Each line from the line holding "As evidenced in" through the last line should be written out exactly, with nothing else and no images.

▼▼▼

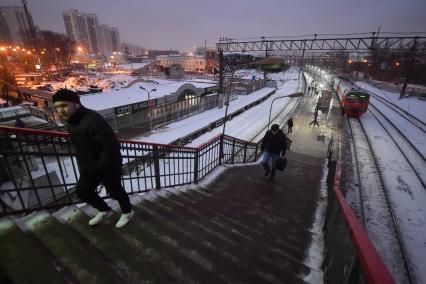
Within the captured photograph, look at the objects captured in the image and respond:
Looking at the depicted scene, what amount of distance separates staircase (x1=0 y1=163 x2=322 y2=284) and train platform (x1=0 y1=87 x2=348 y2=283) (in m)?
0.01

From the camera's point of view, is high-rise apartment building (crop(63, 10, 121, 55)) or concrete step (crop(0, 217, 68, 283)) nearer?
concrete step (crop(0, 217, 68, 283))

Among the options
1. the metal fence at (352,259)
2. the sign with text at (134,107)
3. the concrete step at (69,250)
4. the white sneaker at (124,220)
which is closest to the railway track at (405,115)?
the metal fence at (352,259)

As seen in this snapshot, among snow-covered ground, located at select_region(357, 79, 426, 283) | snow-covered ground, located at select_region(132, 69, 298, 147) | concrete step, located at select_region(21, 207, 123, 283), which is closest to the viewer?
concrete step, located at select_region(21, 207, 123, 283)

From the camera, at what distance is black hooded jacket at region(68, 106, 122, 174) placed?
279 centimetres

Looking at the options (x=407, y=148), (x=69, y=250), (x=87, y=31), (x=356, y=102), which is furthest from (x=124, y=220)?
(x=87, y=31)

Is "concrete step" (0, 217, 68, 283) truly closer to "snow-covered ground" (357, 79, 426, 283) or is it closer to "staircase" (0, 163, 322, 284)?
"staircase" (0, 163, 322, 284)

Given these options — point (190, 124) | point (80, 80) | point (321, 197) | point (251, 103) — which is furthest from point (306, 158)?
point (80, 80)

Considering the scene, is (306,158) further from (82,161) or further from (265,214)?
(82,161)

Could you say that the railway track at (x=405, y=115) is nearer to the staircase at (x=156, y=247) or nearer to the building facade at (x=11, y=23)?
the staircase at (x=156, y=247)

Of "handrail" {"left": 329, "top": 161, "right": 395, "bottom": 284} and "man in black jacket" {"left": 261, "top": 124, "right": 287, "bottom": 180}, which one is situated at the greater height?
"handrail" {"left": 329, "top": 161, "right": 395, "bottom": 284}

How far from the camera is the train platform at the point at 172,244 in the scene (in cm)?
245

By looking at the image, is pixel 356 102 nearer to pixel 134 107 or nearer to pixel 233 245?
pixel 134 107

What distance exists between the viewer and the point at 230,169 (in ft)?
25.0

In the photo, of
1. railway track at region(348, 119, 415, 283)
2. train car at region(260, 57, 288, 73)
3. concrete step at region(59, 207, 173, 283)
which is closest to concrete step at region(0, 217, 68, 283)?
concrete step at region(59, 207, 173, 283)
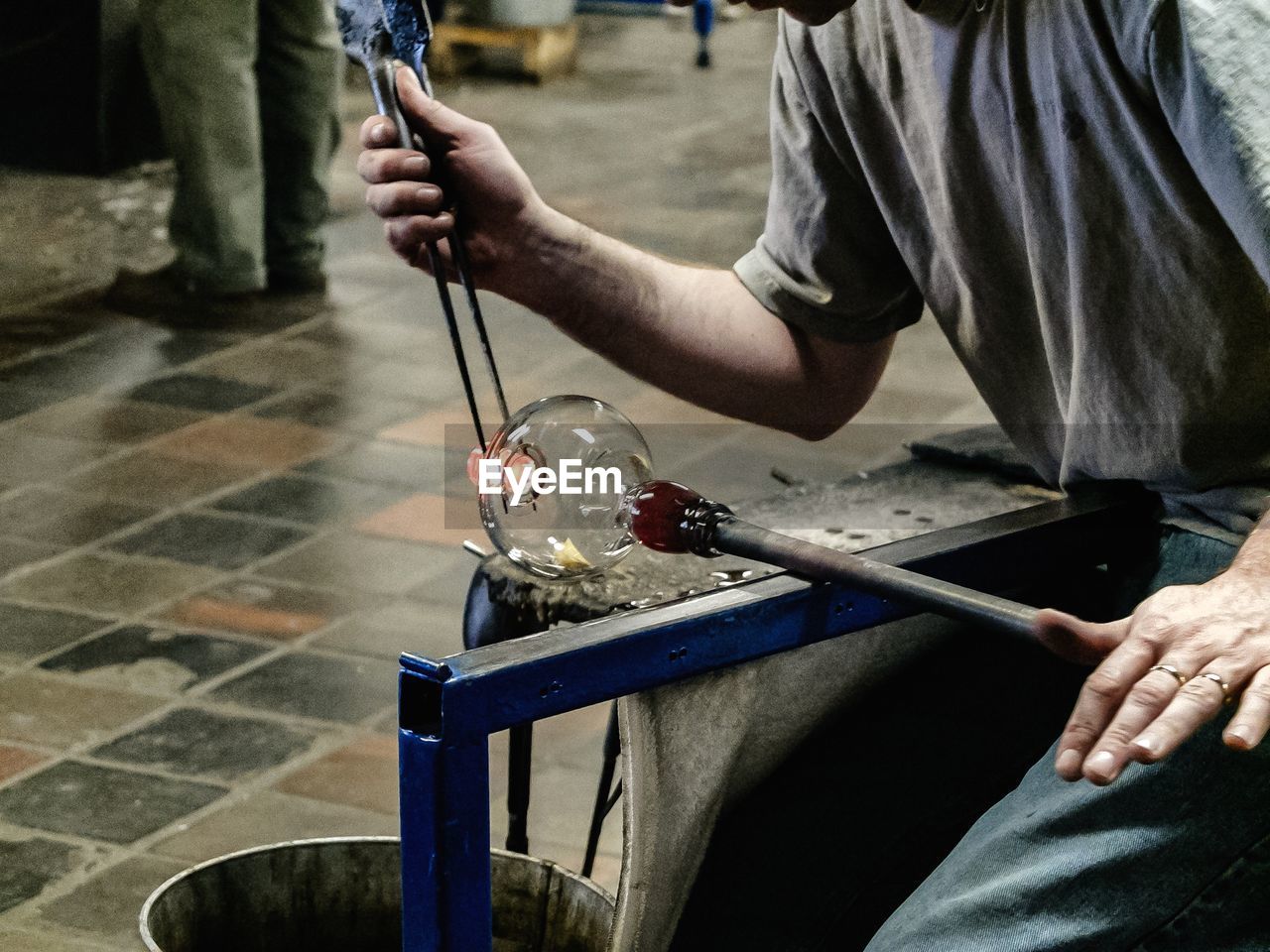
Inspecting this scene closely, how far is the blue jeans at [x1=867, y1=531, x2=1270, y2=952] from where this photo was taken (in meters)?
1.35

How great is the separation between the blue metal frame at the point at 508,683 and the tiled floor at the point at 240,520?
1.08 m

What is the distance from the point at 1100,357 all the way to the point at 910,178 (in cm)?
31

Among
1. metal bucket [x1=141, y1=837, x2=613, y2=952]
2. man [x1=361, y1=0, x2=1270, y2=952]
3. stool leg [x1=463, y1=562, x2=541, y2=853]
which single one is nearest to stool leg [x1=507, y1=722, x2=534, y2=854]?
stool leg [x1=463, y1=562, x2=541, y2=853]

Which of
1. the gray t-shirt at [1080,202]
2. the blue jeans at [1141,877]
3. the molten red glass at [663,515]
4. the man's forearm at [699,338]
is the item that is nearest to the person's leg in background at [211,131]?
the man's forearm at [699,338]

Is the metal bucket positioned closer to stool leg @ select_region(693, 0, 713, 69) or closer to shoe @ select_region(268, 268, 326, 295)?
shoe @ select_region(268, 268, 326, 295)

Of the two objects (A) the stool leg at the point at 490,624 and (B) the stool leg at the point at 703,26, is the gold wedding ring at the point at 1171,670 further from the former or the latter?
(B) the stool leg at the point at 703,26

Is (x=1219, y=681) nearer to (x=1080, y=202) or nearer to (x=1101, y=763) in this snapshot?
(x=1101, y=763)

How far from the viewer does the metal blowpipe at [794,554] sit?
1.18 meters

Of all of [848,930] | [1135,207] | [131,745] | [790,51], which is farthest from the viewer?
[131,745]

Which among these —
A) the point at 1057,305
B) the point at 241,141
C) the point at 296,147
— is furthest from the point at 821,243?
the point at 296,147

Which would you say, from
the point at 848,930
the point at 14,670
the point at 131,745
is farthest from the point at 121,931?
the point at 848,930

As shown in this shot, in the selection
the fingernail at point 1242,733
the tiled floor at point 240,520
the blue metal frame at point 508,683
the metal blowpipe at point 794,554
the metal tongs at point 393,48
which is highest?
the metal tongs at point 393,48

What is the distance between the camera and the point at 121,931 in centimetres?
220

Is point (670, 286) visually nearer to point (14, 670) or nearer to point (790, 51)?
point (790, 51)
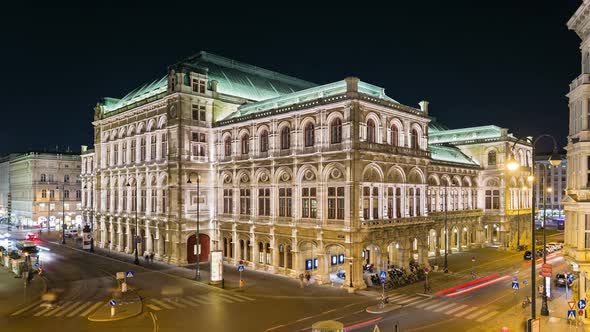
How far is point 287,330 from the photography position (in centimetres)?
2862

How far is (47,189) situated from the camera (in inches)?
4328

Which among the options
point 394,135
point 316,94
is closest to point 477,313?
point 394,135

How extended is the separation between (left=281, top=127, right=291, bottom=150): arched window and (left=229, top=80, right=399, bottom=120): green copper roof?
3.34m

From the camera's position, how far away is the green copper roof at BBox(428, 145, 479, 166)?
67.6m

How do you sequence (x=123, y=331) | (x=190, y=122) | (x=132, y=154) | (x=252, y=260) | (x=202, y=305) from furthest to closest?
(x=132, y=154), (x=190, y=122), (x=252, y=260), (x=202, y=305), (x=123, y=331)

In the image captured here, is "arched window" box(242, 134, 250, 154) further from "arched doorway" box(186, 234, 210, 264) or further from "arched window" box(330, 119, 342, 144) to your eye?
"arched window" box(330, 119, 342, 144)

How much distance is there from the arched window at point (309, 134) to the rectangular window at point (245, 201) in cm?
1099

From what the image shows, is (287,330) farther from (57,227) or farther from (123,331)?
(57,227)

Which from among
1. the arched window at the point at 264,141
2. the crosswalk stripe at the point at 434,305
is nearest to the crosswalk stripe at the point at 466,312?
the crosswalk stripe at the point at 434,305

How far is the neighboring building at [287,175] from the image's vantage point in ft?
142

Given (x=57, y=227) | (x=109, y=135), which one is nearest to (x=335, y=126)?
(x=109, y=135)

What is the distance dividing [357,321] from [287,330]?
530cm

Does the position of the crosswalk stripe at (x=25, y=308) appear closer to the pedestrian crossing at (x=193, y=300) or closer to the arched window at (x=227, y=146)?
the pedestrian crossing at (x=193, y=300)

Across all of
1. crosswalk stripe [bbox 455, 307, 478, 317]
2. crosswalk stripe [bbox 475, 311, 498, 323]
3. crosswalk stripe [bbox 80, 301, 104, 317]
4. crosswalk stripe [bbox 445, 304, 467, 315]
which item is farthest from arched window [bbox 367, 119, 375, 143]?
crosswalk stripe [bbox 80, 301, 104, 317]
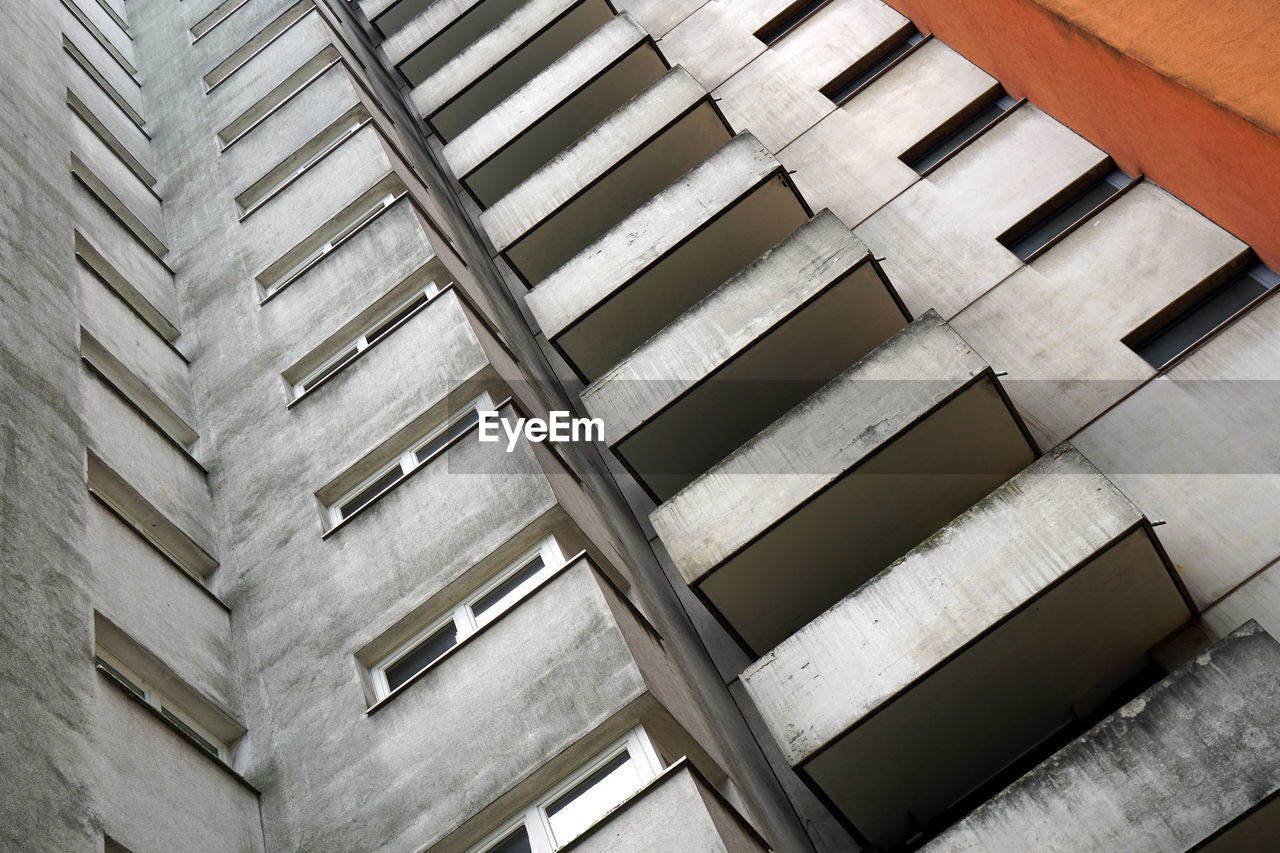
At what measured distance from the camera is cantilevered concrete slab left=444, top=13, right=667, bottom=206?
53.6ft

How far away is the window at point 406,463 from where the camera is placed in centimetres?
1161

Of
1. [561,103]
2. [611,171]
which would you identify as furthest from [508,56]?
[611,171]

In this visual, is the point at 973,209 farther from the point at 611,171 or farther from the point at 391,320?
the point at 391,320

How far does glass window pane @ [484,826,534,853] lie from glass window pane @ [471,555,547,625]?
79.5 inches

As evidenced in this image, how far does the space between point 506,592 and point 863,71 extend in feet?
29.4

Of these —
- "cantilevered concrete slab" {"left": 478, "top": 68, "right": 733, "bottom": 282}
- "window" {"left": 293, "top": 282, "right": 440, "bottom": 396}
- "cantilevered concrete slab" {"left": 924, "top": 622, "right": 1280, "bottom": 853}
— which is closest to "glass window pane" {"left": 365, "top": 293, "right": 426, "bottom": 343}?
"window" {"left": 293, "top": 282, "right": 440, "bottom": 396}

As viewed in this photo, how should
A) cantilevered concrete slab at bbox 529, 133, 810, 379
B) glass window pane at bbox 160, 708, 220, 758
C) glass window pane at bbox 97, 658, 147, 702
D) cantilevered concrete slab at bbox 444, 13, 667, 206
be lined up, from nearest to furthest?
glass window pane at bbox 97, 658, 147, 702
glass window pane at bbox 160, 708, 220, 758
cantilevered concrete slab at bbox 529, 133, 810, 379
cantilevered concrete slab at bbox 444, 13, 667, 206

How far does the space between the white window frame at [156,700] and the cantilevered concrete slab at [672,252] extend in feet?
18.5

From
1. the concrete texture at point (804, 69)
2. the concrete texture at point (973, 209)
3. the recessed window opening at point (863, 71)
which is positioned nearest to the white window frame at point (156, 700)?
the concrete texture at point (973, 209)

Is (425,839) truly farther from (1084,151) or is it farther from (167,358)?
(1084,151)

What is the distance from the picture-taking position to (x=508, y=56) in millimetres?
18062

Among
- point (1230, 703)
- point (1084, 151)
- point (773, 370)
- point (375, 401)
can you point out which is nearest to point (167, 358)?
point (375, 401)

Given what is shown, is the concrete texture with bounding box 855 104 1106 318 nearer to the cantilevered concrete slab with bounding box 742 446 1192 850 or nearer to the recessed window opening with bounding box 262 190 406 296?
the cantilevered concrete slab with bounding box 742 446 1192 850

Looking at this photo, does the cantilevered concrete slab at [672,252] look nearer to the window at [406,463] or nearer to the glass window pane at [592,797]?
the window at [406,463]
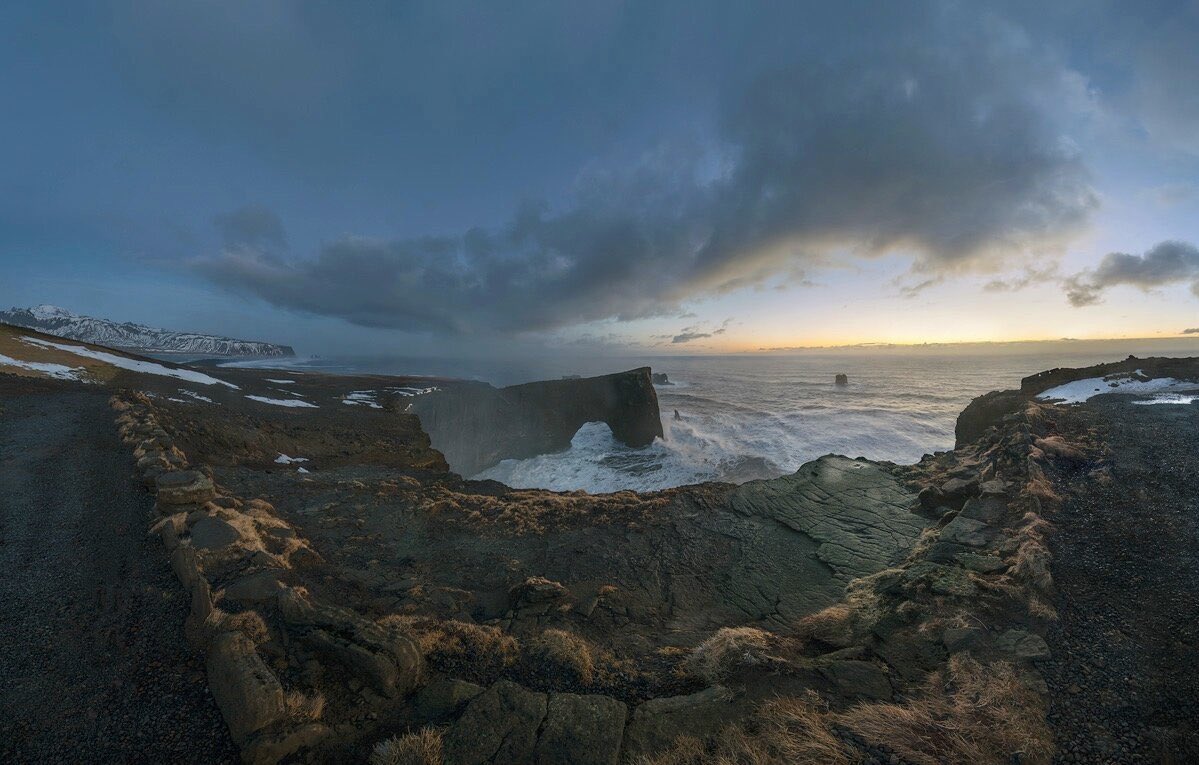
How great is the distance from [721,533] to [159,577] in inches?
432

▲▲▲

> **COMPLETED EXERCISE**:
As evidenced in this image, how far does the space between point 506,592 and point 863,71 extend in feet?
29.4

Of these —
- "cantilevered concrete slab" {"left": 478, "top": 68, "right": 733, "bottom": 282}
- "window" {"left": 293, "top": 282, "right": 440, "bottom": 396}
- "cantilevered concrete slab" {"left": 924, "top": 622, "right": 1280, "bottom": 853}
— which is closest to "glass window pane" {"left": 365, "top": 293, "right": 426, "bottom": 343}?
"window" {"left": 293, "top": 282, "right": 440, "bottom": 396}

As viewed in this photo, how should
A) cantilevered concrete slab at bbox 529, 133, 810, 379
B) glass window pane at bbox 160, 708, 220, 758
C) glass window pane at bbox 97, 658, 147, 702
D) cantilevered concrete slab at bbox 444, 13, 667, 206
be lined up, from nearest to furthest?
glass window pane at bbox 97, 658, 147, 702
glass window pane at bbox 160, 708, 220, 758
cantilevered concrete slab at bbox 529, 133, 810, 379
cantilevered concrete slab at bbox 444, 13, 667, 206

How far does the space between the white window frame at [156,700] and the cantilevered concrete slab at [672,252] extend in feet?
18.5

From
1. the concrete texture at point (804, 69)
2. the concrete texture at point (973, 209)
3. the recessed window opening at point (863, 71)
which is positioned nearest to the white window frame at point (156, 700)?
the concrete texture at point (973, 209)

Is (425,839) truly farther from (1084,151) or is it farther from (167,358)?
(1084,151)

What is the distance from the picture-taking position to (x=508, y=56) in millimetres?
18062

Among
- point (1230, 703)
- point (1084, 151)
- point (773, 370)
- point (375, 401)
can you point out which is nearest to point (167, 358)?
point (375, 401)

Given what is shown, is the concrete texture with bounding box 855 104 1106 318 nearer to the cantilevered concrete slab with bounding box 742 446 1192 850 or nearer to the recessed window opening with bounding box 262 190 406 296?
the cantilevered concrete slab with bounding box 742 446 1192 850

Looking at this photo, does the cantilevered concrete slab at [672,252] look nearer to the window at [406,463] or nearer to the glass window pane at [592,797]?
the window at [406,463]
How great is the distance from [721,533] to [159,577] in inches?
432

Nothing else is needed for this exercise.